The Peace Corps has suspended operations in Bangladesh, because of possible terrorist attacks against its volunteers. The decision follows the arrest of two senior terrorist suspects in Bangladesh.

U.S. officials in Dhaka say it was not an easy decision to suspend Peace Corps operations and recall all 71 volunteers from Bangladesh. But Jonathan Cebra, a public affairs officer at the U.S. Embassy in Dhaka, tells VOA the move is necessary.

"The Peace Corps has come to this decision following a careful assessment of Bangladesh's security situation, and in particular the possibility that terrorist elements might attempt to attack Peace Corps volunteers while they are here in Bangladesh," said Cebra. "The decision was not reached on the basis of any single threat or incident, but it is a collection of information that has caused the Peace Corps to come to that decision."

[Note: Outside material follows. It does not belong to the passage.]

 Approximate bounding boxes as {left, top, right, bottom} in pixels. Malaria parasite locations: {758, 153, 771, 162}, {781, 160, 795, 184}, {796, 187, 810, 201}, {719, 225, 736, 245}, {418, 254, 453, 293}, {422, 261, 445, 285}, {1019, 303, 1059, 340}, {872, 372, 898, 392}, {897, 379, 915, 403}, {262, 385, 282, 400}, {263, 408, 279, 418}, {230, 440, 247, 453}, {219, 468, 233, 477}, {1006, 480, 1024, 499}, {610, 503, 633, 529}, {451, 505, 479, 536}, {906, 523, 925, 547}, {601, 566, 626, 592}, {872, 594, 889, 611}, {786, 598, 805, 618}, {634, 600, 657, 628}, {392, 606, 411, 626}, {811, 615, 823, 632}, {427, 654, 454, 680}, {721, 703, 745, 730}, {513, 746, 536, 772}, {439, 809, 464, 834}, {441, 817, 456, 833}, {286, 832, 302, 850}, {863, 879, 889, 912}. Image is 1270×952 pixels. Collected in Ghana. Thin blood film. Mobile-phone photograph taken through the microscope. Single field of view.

Bangladesh suffered hundreds of bombings last August that were blamed on Islamic militants from two outlawed groups: Jagrata Muslim Janata Bangladesh and Jamaat ul Mujahedeen. Two people were killed as the attacks raised the specter of terrorism in the Muslim-majority country.

Authorities made a major breakthrough this month when they captured the groups' suspected leaders in connection with the bomb attacks - Siddikul Islam Bangla Bhai and Abdur Rahman.

The U.S. Embassy has welcomed the arrests, but says unfortunately they could lead to reprisal attacks - aimed against Peace Corps volunteers.

The Peace Corps was established in 1961 by President John Kennedy. He challenged young Americans to serve the cause of peace and their country by helping the developing world.

Bangladesh is one of the poorest and most densely populated countries in the world. The Peace Corps program was established there in 1998.